## Saved data entries

________________________________________

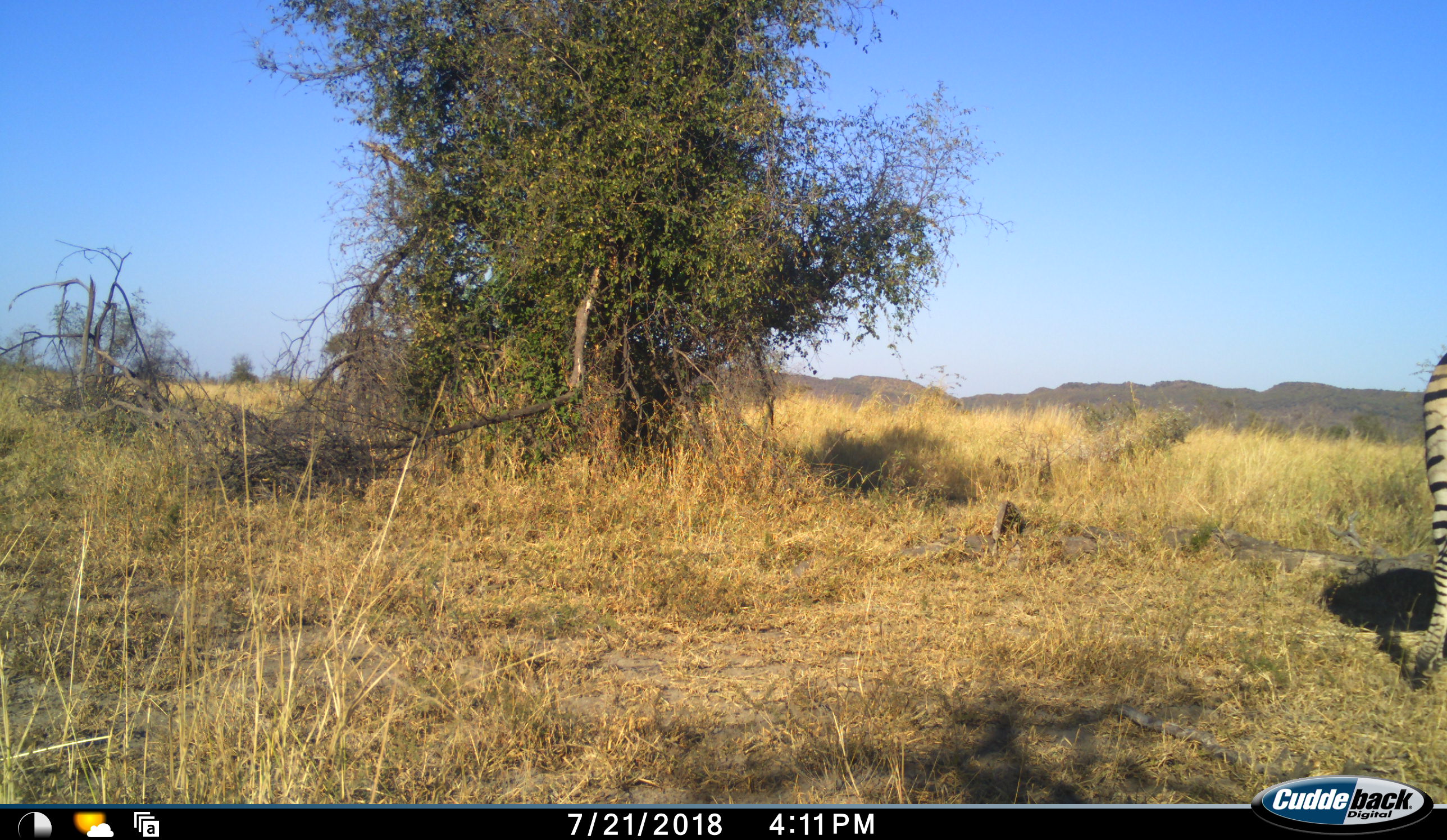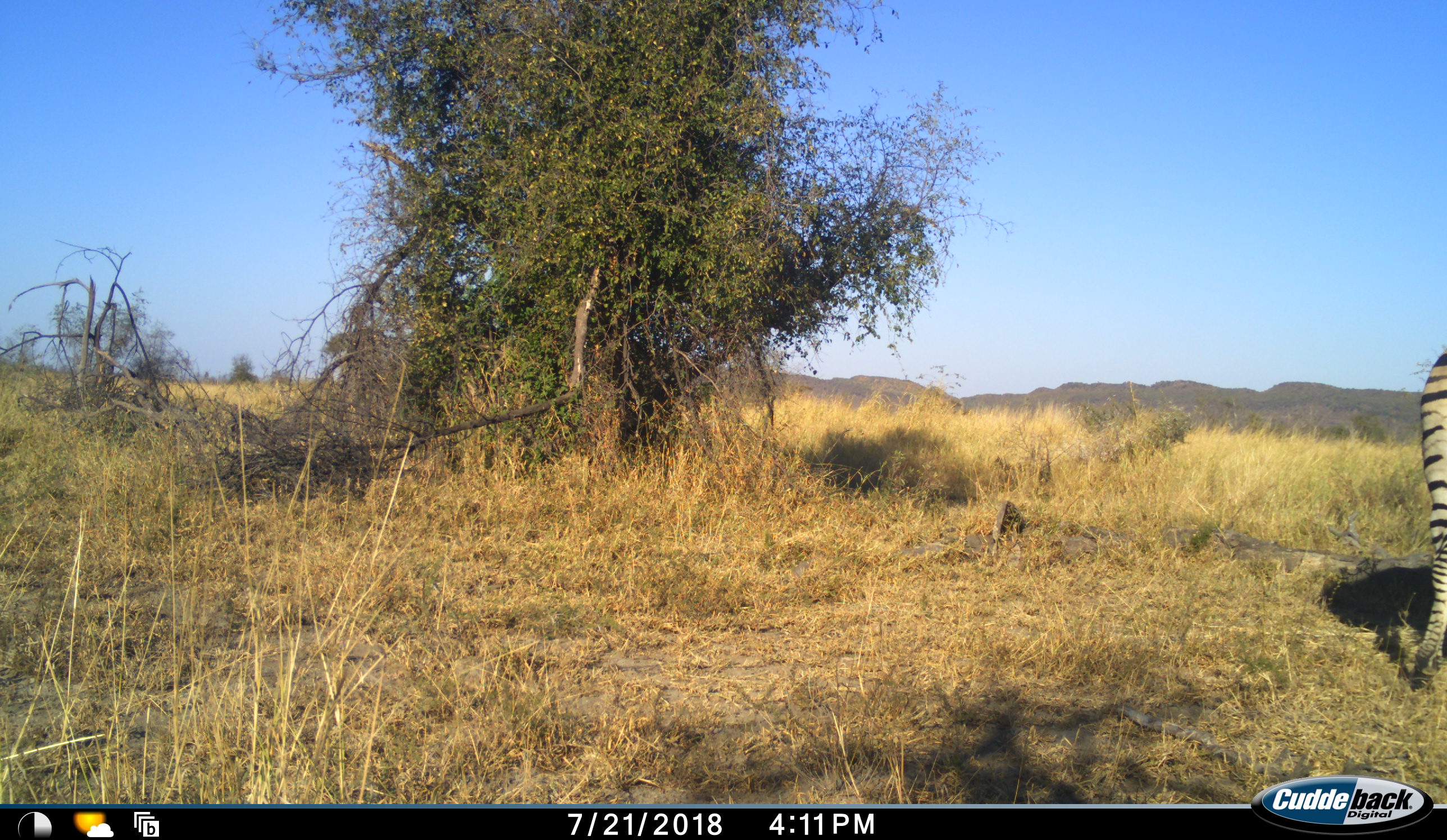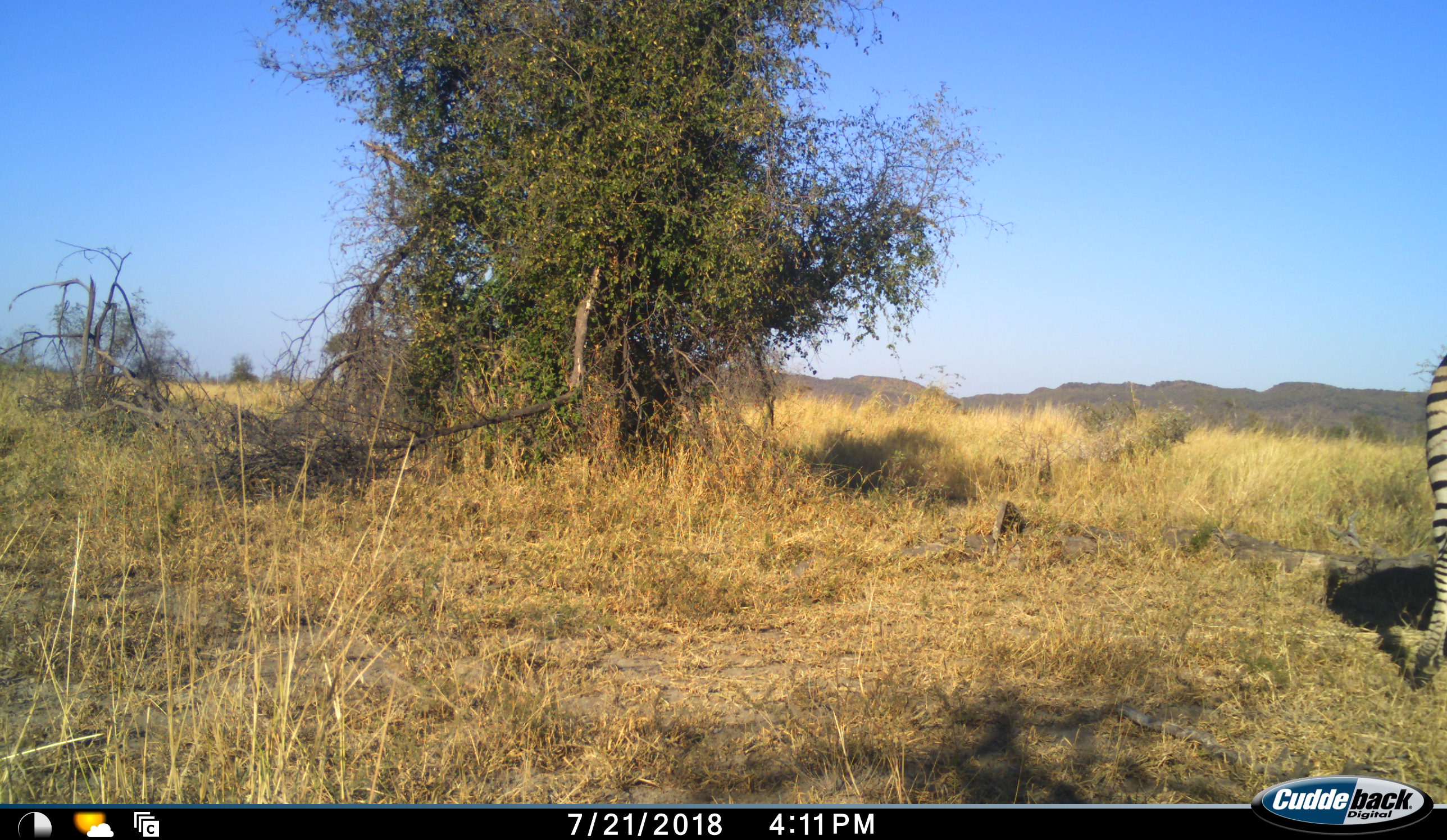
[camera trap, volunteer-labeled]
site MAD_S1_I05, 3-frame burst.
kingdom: Animalia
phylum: Chordata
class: Mammalia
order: Perissodactyla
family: Equidae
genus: Equus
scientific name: Equus quagga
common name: plains zebra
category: zebraplains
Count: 1.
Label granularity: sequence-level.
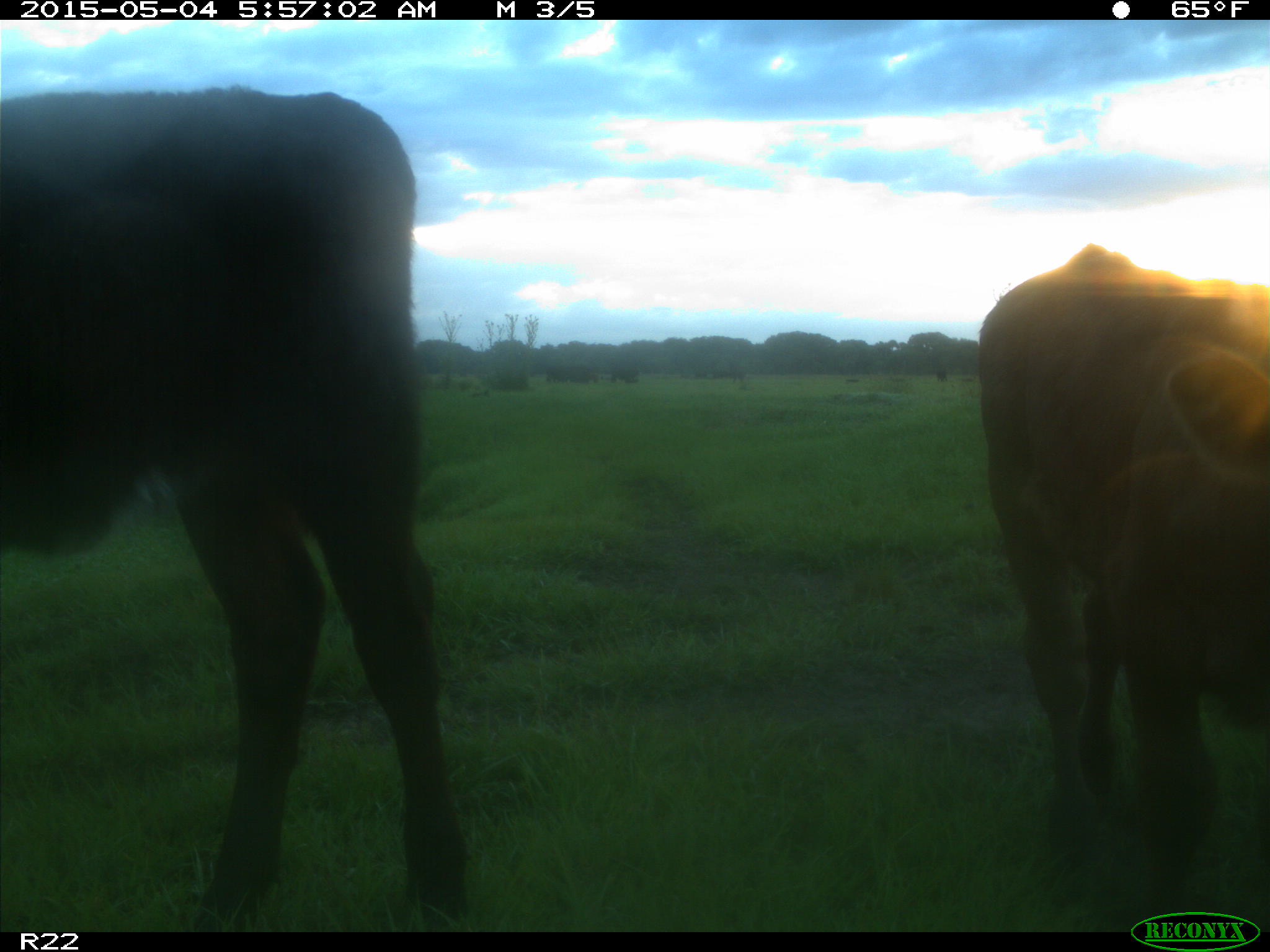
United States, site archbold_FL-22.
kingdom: Animalia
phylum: Chordata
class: Mammalia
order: Artiodactyla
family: Bovidae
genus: Bos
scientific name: Bos taurus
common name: domestic cow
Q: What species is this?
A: Bos taurus (domestic cow).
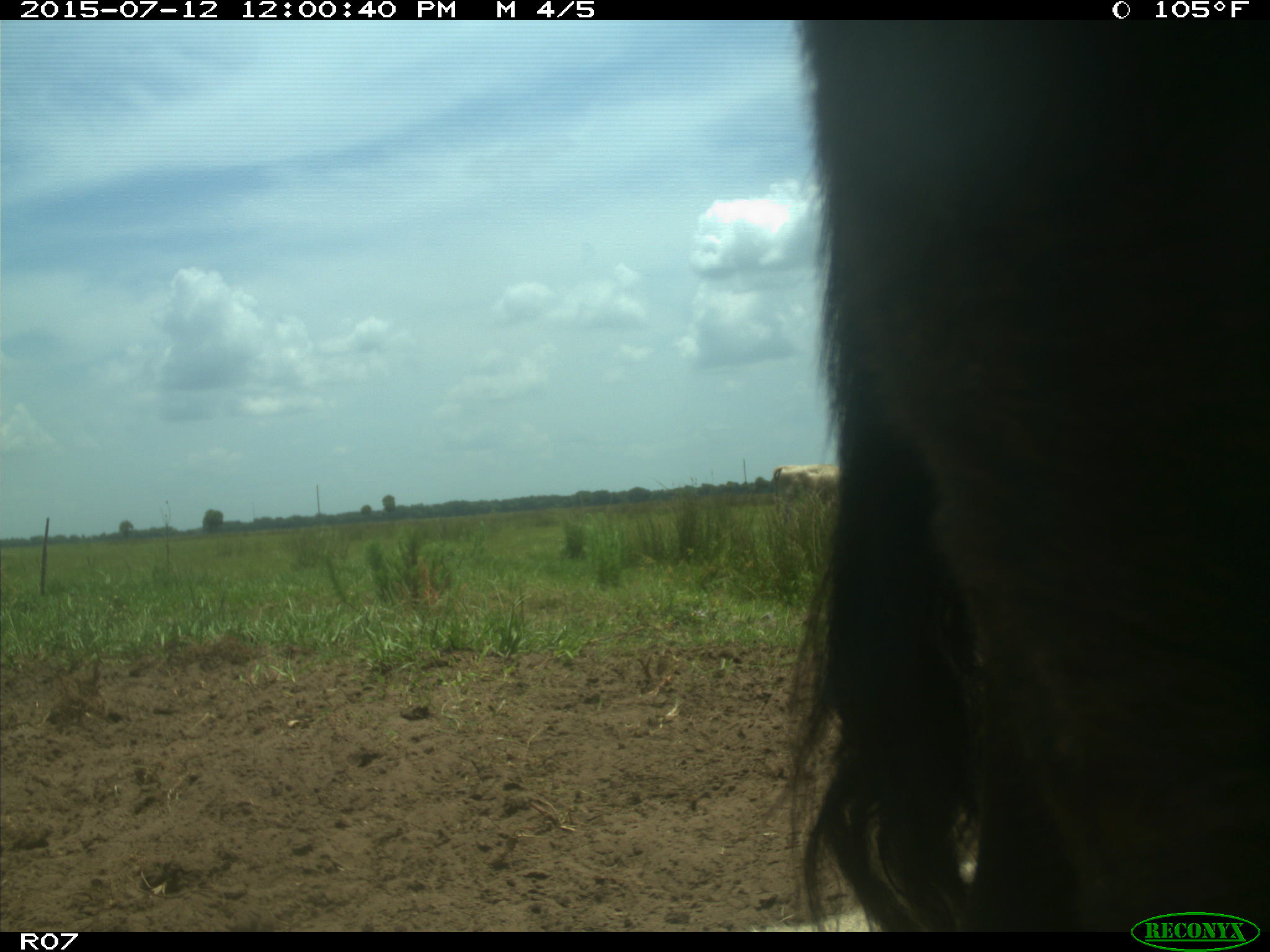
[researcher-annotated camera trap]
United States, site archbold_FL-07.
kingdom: Animalia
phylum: Chordata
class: Mammalia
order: Artiodactyla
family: Bovidae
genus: Bos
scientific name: Bos taurus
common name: domestic cow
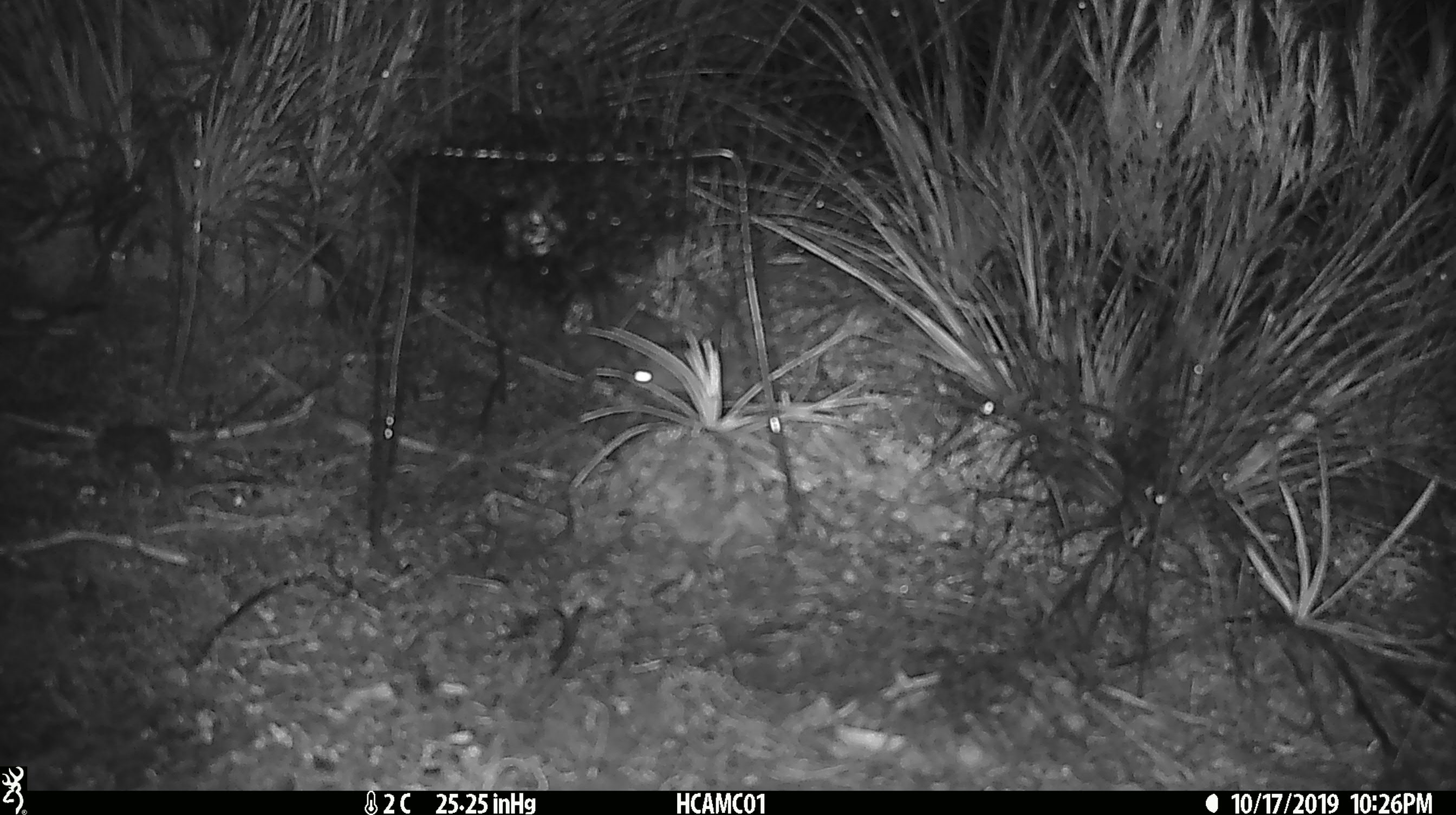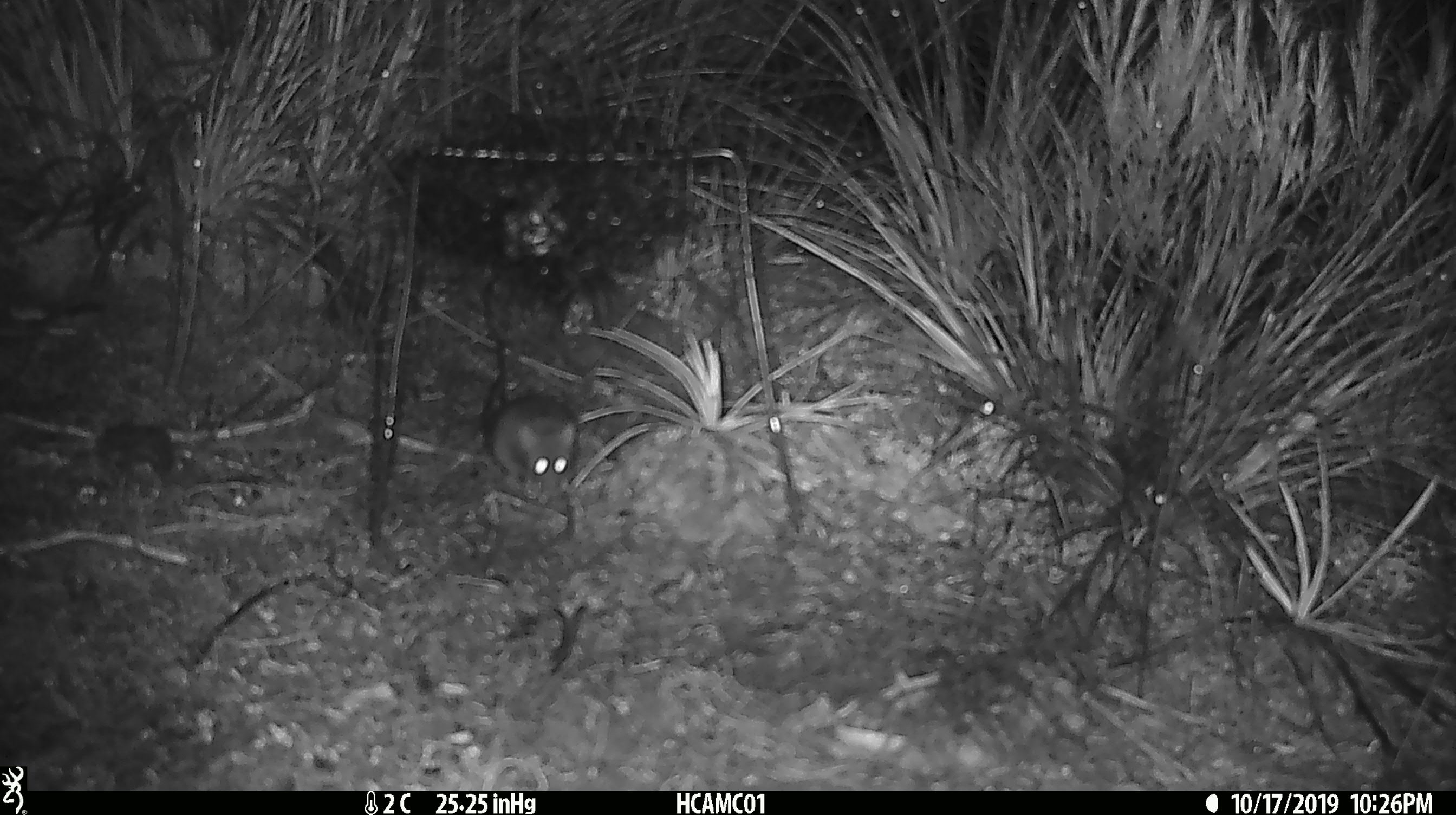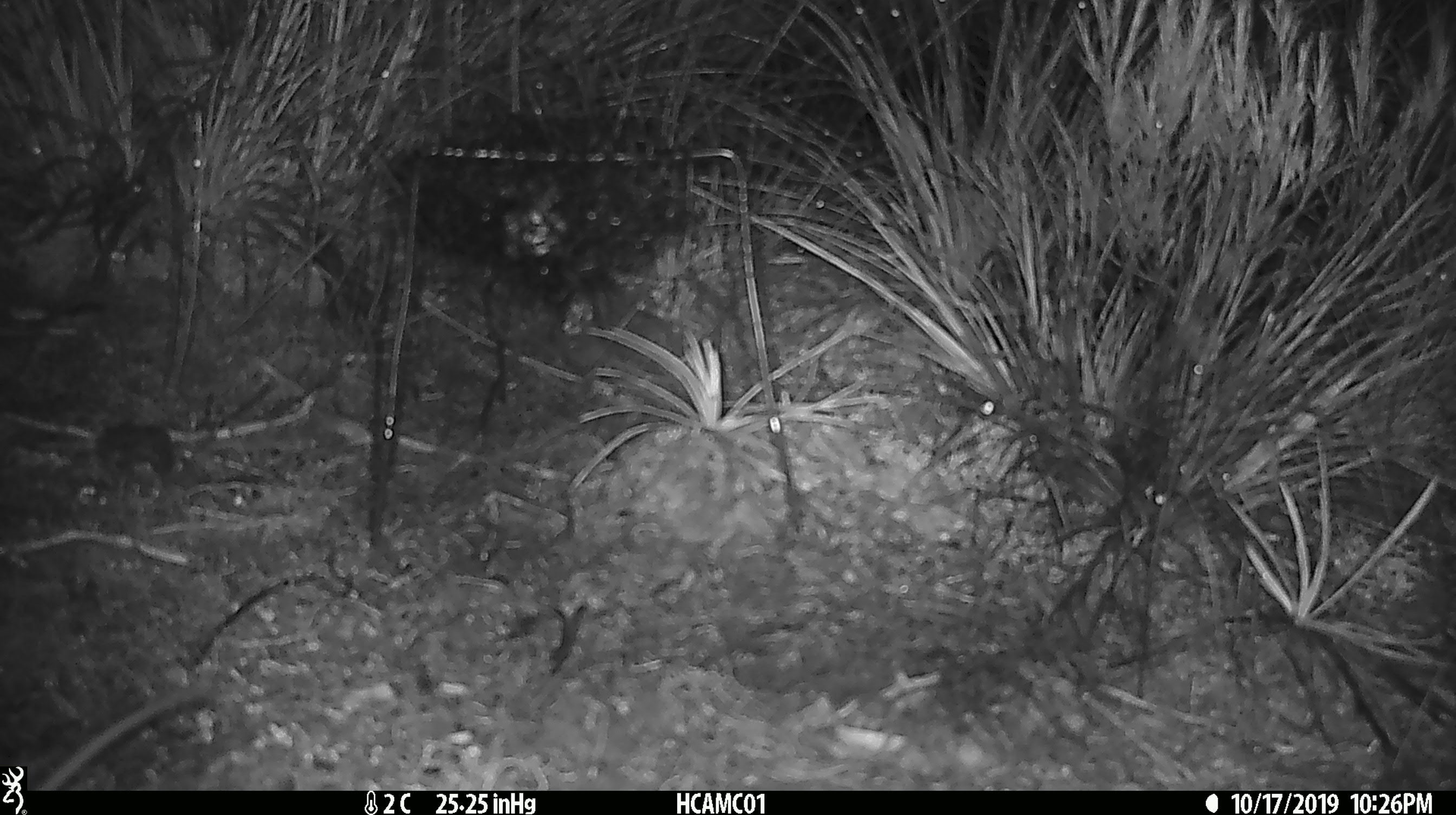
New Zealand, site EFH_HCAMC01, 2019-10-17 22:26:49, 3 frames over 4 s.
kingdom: Animalia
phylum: Chordata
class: Mammalia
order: Rodentia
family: Muridae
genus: Mus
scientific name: Mus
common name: mouse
Mouse (Mus).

________________________________________

Reproduce the data above exactly, leaving each picture out.

[camera trap, volunteer-labeled]
site MAD_S1_I05, 3-frame burst.
kingdom: Animalia
phylum: Chordata
class: Mammalia
order: Perissodactyla
family: Equidae
genus: Equus
scientific name: Equus quagga
common name: plains zebra
category: zebraplains
Count: 1.
Label granularity: sequence-level.
United States, site archbold_FL-22.
kingdom: Animalia
phylum: Chordata
class: Mammalia
order: Artiodactyla
family: Bovidae
genus: Bos
scientific name: Bos taurus
common name: domestic cow
Q: What species is this?
A: Bos taurus (domestic cow).
[researcher-annotated camera trap]
United States, site archbold_FL-07.
kingdom: Animalia
phylum: Chordata
class: Mammalia
order: Artiodactyla
family: Bovidae
genus: Bos
scientific name: Bos taurus
common name: domestic cow
New Zealand, site EFH_HCAMC01, 2019-10-17 22:26:49, 3 frames over 4 s.
kingdom: Animalia
phylum: Chordata
class: Mammalia
order: Rodentia
family: Muridae
genus: Mus
scientific name: Mus
common name: mouse
Mouse (Mus).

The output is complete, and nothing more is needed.